Personal information
- Full name: Ella Constantinescu-Zeller
- Nationality: Romania
- Born: 26 November 1933 Moldova Nouă, Romania
- Died: 8 March 2025 (aged 91)

Sport
- Sport: Table tennis

Medal record
Table tennis
Representing Romania
World Championships
| Bronze medal – third place | 1963 Prague | Singles |
| Silver medal – second place | 1963 Prague | Team |
| Bronze medal – third place | 1957 Stockholm | Singles |
| Bronze medal – third place | 1957 Stockholm | Doubles |
| Silver medal – second place | 1957 Stockholm | Team |
| Bronze medal – third place | 1956 Tokyo | Singles |
| Gold medal – first place | 1956 Tokyo | Doubles |
| Bronze medal – third place | 1956 Tokyo | Mixed doubles |
| Gold medal – first place | 1956 Tokyo | Team |
| Gold medal – first place | 1955 Utrecht | Doubles |
| Gold medal – first place | 1955 Utrecht | Team |
| Gold medal – first place | 1953 Bucharest | Team |
| Silver medal – second place | 1952 Bombay | Team |
| Gold medal – first place | 1951 Vienna | Team |
European Championships
| Gold medal – first place | 1958 Budapest | Doubles |
| Silver medal – second place | 1958 Budapest | Team |
| Silver medal – second place | 1964 Malmo | Doubles |

= Ella Zeller =

Romanian table tennis player (1933–2025)

Ella Zeller (married name Ella Constantinescu; 26 November 1933 – 8 March 2025) was a Romanian table tennis player, coach and administrator. Between 1952 and 1964, she won several medals in singles, doubles, and team events in the Table Tennis European Championships and in the World Table Tennis Championships. In 1995, she was inducted to the ITTF Hall of Fame.
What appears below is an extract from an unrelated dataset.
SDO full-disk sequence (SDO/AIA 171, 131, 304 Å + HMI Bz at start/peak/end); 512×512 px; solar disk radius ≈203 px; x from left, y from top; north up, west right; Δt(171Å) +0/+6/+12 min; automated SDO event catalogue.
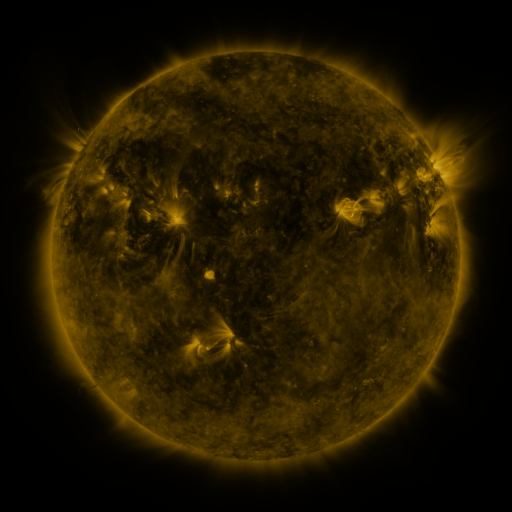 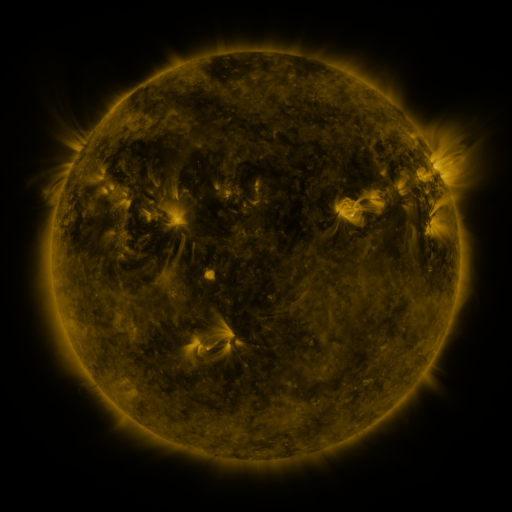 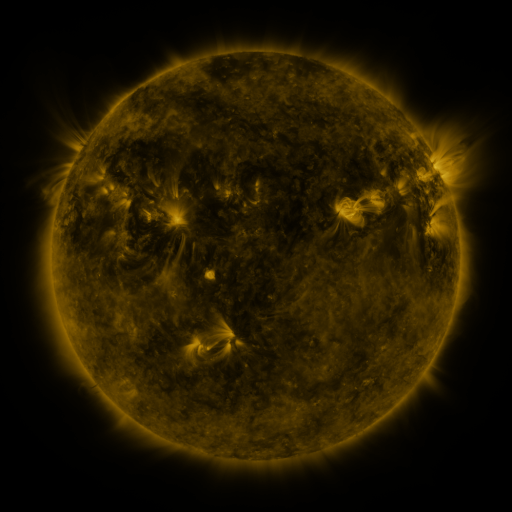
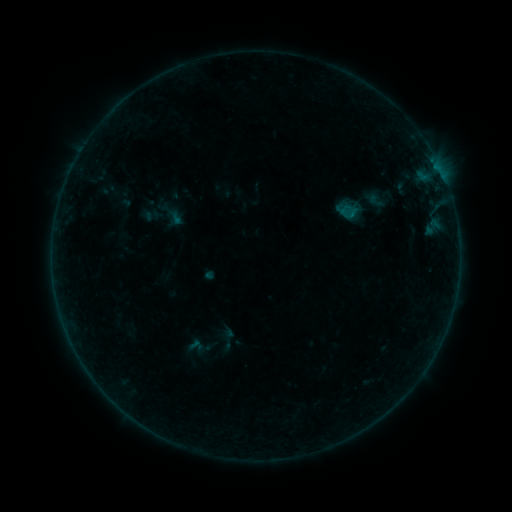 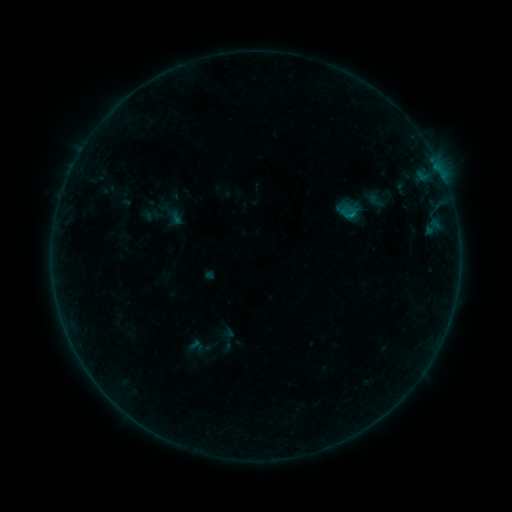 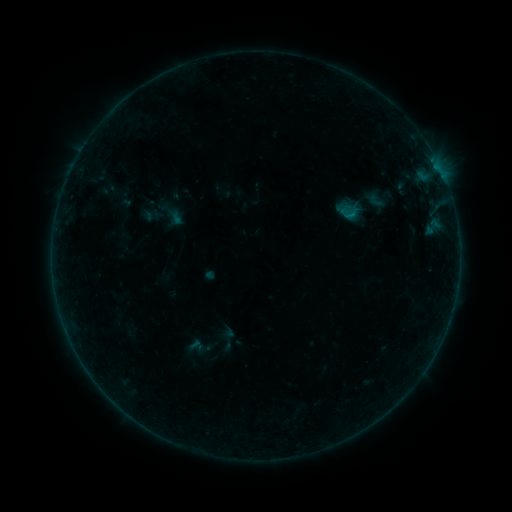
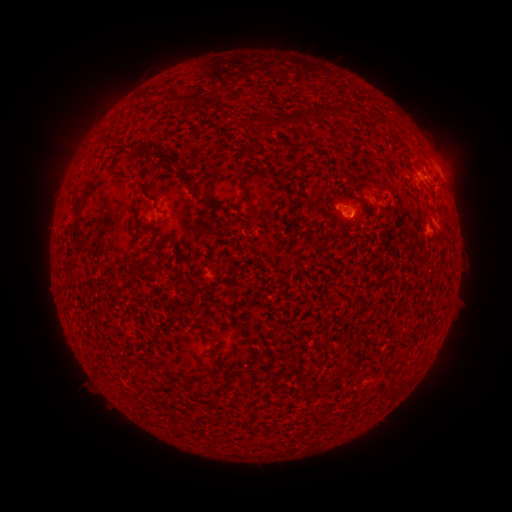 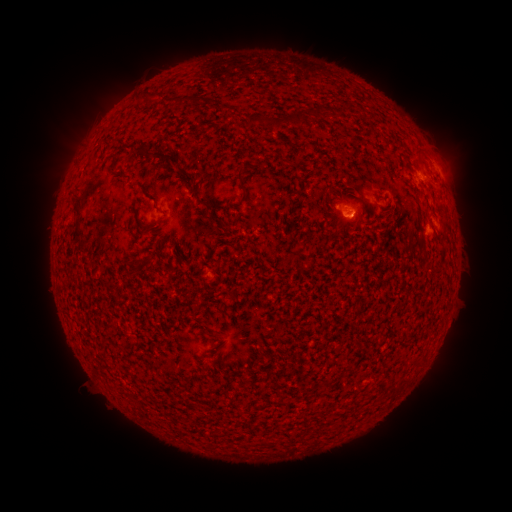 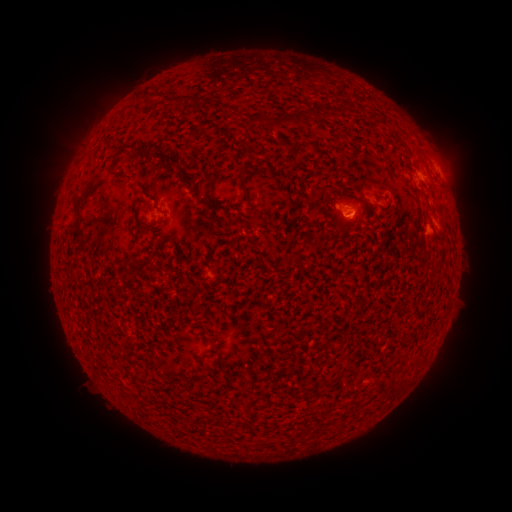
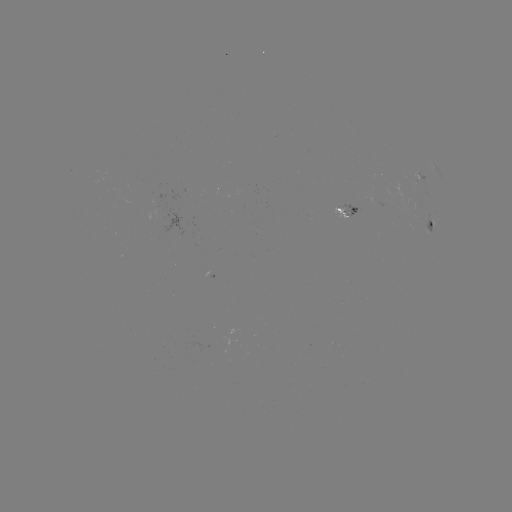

Zeller began training in table tennis in Timișoara and then moved to Bucharest. She graduated from an institute of physical education, and after retiring from competitions, she worked as a table tennis coach with the national team (1967–1989). She also took leading positions in the national and European tennis table federations and served as President of the National Commission for Women sport. In 1989, Zeller moved to Germany where in 1990–1994, she worked for the German Table Tennis Federation.

In 2000, she was awarded the Cross of Faithful Service (3rd class) by then President of Romania – Emil Constantinescu. She died on 8 March 2025, at the age of 91.